The road wasn’t built for the 20K vehicles it carries every day, he said. But the “quick fix” won’t solve the problem, particularly with the increase in traffic caused by developments like Germany Beck in Fulford.

“What they should do is a complete new road, a bypass into York. But they haven’t got the money for that.

“They’re creating a big mess. I can see it – everybody in York can see it – but they won’t listen.”

‘We’re sorry for the delays’

The Fulford interchange looking towards Crockey Hill, with York Designer Outlet on the right.

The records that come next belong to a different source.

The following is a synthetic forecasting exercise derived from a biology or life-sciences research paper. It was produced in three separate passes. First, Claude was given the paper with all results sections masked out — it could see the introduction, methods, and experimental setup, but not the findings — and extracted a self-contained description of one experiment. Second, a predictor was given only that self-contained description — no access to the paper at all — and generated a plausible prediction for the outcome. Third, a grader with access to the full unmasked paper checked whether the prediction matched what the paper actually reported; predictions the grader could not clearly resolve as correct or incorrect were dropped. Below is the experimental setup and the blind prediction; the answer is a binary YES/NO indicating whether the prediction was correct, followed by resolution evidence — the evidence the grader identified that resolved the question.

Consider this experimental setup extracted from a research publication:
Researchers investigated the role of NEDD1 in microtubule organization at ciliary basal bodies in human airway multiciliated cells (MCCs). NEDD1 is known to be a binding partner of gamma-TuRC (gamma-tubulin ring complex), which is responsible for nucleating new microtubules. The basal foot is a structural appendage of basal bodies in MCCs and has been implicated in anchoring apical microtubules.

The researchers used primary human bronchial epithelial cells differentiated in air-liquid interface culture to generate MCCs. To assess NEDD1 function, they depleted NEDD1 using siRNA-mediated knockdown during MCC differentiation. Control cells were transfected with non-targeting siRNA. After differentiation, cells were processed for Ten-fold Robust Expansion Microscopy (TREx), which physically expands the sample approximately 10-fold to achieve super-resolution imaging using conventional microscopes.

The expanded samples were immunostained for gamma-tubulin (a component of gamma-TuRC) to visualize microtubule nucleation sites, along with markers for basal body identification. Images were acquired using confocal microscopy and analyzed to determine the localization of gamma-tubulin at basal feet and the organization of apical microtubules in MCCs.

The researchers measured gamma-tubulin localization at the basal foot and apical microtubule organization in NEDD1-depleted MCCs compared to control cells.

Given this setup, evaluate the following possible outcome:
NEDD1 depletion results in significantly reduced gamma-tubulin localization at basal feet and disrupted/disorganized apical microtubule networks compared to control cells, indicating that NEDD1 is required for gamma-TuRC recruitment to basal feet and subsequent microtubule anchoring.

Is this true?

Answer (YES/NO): YES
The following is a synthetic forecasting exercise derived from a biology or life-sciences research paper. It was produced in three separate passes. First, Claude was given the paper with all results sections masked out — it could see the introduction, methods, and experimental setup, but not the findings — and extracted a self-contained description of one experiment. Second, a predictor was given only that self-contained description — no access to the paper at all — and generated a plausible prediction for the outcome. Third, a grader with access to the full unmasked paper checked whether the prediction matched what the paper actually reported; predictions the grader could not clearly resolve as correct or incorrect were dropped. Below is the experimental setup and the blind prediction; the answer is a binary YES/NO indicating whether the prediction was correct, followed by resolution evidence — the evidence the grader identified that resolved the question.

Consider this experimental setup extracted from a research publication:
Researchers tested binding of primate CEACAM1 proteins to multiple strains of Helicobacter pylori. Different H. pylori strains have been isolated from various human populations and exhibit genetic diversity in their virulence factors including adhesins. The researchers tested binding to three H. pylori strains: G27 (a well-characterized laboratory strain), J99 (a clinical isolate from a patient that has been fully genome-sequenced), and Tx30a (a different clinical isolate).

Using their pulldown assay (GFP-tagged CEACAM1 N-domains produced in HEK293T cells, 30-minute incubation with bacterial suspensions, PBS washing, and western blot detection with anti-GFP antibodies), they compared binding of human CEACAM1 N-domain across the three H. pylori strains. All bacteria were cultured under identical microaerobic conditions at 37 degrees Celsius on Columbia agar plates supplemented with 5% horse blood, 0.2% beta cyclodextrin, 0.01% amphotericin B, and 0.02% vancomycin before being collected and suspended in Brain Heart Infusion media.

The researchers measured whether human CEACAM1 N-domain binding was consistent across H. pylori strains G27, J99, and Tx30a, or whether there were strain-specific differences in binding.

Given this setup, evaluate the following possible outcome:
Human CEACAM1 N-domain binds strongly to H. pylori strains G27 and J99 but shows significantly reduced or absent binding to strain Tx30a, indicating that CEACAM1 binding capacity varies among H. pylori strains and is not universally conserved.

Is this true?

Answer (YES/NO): NO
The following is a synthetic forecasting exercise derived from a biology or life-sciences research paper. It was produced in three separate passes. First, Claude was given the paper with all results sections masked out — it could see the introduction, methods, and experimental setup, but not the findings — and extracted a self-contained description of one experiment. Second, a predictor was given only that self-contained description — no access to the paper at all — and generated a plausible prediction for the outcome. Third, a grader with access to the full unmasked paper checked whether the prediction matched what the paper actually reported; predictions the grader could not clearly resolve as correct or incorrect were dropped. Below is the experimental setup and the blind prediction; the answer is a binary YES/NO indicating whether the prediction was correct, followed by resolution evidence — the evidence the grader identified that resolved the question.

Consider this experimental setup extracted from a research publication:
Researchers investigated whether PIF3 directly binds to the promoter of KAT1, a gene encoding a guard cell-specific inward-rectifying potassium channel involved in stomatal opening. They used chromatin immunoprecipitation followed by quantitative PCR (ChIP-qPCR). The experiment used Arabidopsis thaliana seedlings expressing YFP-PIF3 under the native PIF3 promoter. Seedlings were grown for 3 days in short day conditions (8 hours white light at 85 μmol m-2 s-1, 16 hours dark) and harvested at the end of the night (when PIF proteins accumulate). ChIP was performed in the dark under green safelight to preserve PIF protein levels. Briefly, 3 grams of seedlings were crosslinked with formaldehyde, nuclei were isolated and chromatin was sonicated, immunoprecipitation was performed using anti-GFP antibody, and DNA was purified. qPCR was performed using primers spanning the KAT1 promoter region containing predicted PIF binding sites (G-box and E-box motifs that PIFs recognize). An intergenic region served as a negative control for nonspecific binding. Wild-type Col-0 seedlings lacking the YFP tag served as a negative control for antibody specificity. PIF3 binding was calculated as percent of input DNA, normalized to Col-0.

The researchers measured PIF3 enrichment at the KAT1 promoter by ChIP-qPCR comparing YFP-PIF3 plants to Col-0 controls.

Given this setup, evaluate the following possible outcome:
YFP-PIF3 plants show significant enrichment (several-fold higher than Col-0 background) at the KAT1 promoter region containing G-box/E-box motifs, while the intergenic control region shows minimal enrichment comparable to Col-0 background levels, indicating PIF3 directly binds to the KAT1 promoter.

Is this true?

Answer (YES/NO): YES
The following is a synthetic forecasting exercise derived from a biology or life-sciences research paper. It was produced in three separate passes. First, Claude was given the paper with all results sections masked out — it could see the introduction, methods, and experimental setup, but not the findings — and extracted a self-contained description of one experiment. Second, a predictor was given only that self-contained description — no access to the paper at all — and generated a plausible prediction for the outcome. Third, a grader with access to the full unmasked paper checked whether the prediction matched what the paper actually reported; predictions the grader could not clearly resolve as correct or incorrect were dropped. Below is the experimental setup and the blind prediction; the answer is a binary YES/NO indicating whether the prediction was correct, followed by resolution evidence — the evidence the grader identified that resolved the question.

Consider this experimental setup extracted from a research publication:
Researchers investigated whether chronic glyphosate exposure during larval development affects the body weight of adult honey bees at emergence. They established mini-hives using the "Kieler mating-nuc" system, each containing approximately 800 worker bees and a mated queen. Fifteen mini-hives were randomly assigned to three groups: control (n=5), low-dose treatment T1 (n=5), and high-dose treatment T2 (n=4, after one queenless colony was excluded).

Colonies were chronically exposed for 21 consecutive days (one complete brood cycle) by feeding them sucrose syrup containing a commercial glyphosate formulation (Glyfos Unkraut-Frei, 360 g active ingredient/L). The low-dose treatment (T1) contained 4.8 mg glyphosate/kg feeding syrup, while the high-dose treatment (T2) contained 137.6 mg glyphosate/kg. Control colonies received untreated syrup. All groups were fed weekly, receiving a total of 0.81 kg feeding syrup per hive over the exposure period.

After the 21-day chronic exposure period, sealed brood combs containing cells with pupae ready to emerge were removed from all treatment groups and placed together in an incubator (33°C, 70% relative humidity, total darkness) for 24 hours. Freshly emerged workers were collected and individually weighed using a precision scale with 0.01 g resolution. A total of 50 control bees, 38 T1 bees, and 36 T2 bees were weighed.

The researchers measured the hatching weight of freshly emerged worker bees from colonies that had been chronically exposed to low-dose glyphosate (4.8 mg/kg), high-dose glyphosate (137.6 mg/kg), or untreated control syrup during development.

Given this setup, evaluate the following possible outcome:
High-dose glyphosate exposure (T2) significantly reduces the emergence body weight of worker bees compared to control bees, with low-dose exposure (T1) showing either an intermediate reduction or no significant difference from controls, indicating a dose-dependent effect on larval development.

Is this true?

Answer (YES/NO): YES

Photograph © Google Street View

City of York Council has acknowledged the problems caused by the Crockey Hill roadworks, applied on Monday (January 15) for emergency closure of Wheldrake Lane in both directions.

“The emergency closure will reduce traffic flows at the road improvements on the A19 at Crockey Hill, where the council is creating an extra southbound lane to ease rush-hour congestion, particularly at the A64 Fulford interchange,” a council spokesman said.

“We’re sorry for the lengthy delays which people experienced this morning,” said James Gilchrist, assistant director for transport.

“There is no way to avoid disruption when we have to carry out road improvements on busy routes, and we have taken steps to limit it.

“We’ve warned residents and commuters well in advance through the media and on-street signage, scheduled the most disruptive roadworks at one of the quietest times of the year, are working extended hours to get it done as quickly as possible, and designed the scheme to limit these delays.

“While the delays would have reduced as we make progress, we’ve applied for the emergency closure of Wheldrake Lane after seeing how the traffic flows have built up today.

“This large volume of traffic – over 20,000 vehicles pass through every day – reinforces the need for these improvements.

“They will have a real and positive impact on the long-term problem of southbound congestion – especially where the A64 meets Fulford Road.”